### TEXTO DEL EJERCICIO
============================================================

De un hotel de Las Vegas, pasé a otro, igual de costoso, pero aquí: al Sanatorio Español.
Un virus de los llamados mutantes se instaló en mi pleura y el malestar me llevó a entregarme sin más al nosocomio. Yo solo fui y me puse en manos de los médicos.
De entrada me recibió mi amigo Javier Palacios y de inmediato tomó las medidas necesarias para comenzar a atacar la enfermedad.
Como no había cuartos disponibles y para una mejor atención me dieron uno en terapia intermedia, en donde me topé con un grupo de ángeles, vestidas de enfermeras, que hicieron de aquel claustro algo más llevadero.
En efecto: Olivia, Judith, Deissy y Socorro, entre otras me hicieron sentir, no como en mi casa, pero sí en un lugar aceptable.
Llegas ahí preocupado, dolorido y lleno de incertidumbres y ellas te atienden como si te conocieran desde siempre.
Mi conocida aberración hacia los hospitales, me colocan en esos casos, en mayor desventaja, porque desconfío de todo y no acepto que me hagan cosas sin explicarme por qué me lo van a hacer. Eso vuelve un poco complicada la relación con el personal y aun con los médicos.
Al poco tiempo de haber ingresado, comenzó el desfile de médicos. Que si el cardiólogo, el nefrólogo, el endocrinólogo y muchos más que terminan en "nólogo". Corrí igualmente con suerte, porque me puse en manos de mi amigo Jaime Guerrero, quien me ha atendido con paciencia y profesionalismo.

============================================================

### EXTRACTO DE DATOS
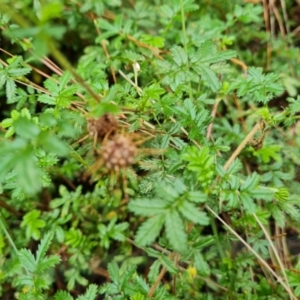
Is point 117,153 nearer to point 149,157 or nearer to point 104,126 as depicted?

============================================================

Copia sin cambios el fragmento del texto sobre la estancia en el Sanatorio Español que empieza en las palabras "Un virus de" y termina después de "un lugar aceptable.".

Un virus de los llamados mutantes se instaló en mi pleura y el malestar me llevó a entregarme sin más al nosocomio. Yo solo fui y me puse en manos de los médicos.
De entrada me recibió mi amigo Javier Palacios y de inmediato tomó las medidas necesarias para comenzar a atacar la enfermedad.
Como no había cuartos disponibles y para una mejor atención me dieron uno en terapia intermedia, en donde me topé con un grupo de ángeles, vestidas de enfermeras, que hicieron de aquel claustro algo más llevadero.
En efecto: Olivia, Judith, Deissy y Socorro, entre otras me hicieron sentir, no como en mi casa, pero sí en un lugar aceptable.